A few notes:
- the pages that you saw sound like they were probably from the Beery, since there is no task where staying in lines is relevant on the WISC, but that can come up on the Beery, depending on which tasks were administered.
- he would not have been required to touch the iPad for the WISC, but he could have if he had chosen. It is also possible to provide all of the relevant responses orally, which may have been how he did it. I was mainly curious about the PSI, but it sounds like he did that on paper.
And now for the WJ-IV. Grade equivalents, unfortunately, remain a fixture in too many evaluation reports, when they are usually inappropriate, as both APA and NASP have asserted for decades.
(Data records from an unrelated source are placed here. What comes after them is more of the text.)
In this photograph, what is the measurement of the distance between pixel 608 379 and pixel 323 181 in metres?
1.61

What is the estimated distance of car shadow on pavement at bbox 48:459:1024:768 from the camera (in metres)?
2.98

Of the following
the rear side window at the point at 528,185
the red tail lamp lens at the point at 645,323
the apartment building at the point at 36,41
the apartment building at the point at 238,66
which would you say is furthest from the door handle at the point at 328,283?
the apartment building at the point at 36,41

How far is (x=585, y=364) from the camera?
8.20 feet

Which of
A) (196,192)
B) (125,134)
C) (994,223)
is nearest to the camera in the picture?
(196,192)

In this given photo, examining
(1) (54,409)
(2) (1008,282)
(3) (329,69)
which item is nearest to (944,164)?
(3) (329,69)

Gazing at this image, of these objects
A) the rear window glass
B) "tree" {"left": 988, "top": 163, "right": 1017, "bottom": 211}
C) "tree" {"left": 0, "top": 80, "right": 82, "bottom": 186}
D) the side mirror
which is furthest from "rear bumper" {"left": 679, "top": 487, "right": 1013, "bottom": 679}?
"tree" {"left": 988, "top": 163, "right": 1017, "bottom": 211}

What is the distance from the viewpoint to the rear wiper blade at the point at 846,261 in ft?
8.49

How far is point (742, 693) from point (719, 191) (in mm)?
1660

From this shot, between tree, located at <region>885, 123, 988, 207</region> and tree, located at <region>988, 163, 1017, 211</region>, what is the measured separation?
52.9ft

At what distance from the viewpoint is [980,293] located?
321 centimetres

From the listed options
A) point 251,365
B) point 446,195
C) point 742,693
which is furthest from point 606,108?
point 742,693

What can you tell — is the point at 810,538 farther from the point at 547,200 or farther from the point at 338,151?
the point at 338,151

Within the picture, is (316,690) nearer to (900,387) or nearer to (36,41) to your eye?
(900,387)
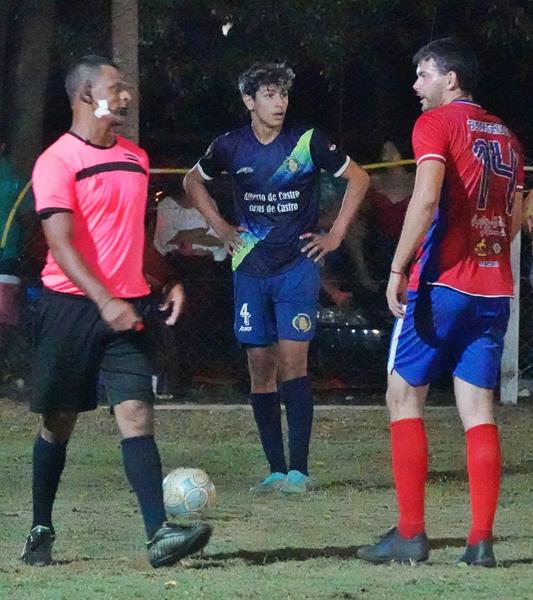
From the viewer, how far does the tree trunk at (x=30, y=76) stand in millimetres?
13656

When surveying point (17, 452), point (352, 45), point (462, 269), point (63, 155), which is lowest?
point (17, 452)

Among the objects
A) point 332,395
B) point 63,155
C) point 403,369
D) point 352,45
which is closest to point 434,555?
point 403,369

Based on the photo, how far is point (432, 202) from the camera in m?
5.52

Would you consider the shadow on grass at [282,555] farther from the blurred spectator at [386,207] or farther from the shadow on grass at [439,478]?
the blurred spectator at [386,207]

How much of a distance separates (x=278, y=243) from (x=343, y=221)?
38cm

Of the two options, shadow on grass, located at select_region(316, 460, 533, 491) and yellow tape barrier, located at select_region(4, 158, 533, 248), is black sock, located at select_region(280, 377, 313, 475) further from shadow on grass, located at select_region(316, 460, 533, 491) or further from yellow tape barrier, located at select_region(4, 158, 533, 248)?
yellow tape barrier, located at select_region(4, 158, 533, 248)

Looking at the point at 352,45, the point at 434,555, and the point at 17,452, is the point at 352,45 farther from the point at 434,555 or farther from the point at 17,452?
the point at 434,555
The WJ-IV (and, in fact, every instrument you named for this round of evaluation) is a norm-referenced (deviation IQ, in this case) test, which means that what it is designed to do is to compare the ordinal performance of the examinee to the standardization population. That is, how a student's performance ranks compared to their age- or grade-peers. (e.g., first through 100th.) It is not designed to determine at what grade-level a student actually functions, or whether they meet learning standards for a particular grade in a particular curriculum.
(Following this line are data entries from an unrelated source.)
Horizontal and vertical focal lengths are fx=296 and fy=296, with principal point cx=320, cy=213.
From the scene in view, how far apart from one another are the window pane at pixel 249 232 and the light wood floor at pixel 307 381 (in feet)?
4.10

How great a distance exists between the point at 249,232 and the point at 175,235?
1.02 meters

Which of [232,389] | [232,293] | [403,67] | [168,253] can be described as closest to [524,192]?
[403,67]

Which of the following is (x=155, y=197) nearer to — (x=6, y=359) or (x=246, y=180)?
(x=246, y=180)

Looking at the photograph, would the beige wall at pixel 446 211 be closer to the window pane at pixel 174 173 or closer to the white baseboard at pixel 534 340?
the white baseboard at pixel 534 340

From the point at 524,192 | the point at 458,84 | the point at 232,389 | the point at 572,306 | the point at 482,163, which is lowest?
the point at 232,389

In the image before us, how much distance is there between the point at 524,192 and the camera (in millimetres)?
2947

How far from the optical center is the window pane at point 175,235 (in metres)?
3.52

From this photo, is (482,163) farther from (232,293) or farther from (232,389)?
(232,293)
Where then, do the grade equivalent scores come from? They are generated by statistical methods that identify the raw score obtained by the average student at the named grade-level in the standardization sample. The hypothetical average student could have obtained that score by multiple pathways, as, for example, they could have missed lots of items scattered along the way, but completed some very high level items, or they could have had many sequential correct answers and then abruptly hit their skill/knowledge limit. Another confound is that not every skill develops on the same trajectory, nor are they necessarily smooth and even, so that even if the raw scores were consistently obtained in the same way, a difference of one or two correct answers might, at some levels, make negligible difference in the nominal GE, and at other levels, suggest unrealistically large differences. Some skills level off developmentally relatively early (e.g., addition fact fluency), while others have such a high ceiling that even most educated adults struggle to demonstrate consistent mastery (e.g., calculus items in calculation).
Suffice it to say that these tests are not designed to generate the true grade equivalent, and you are correct, although not uncommon, it is a weird (and inappropriate) way to report scores.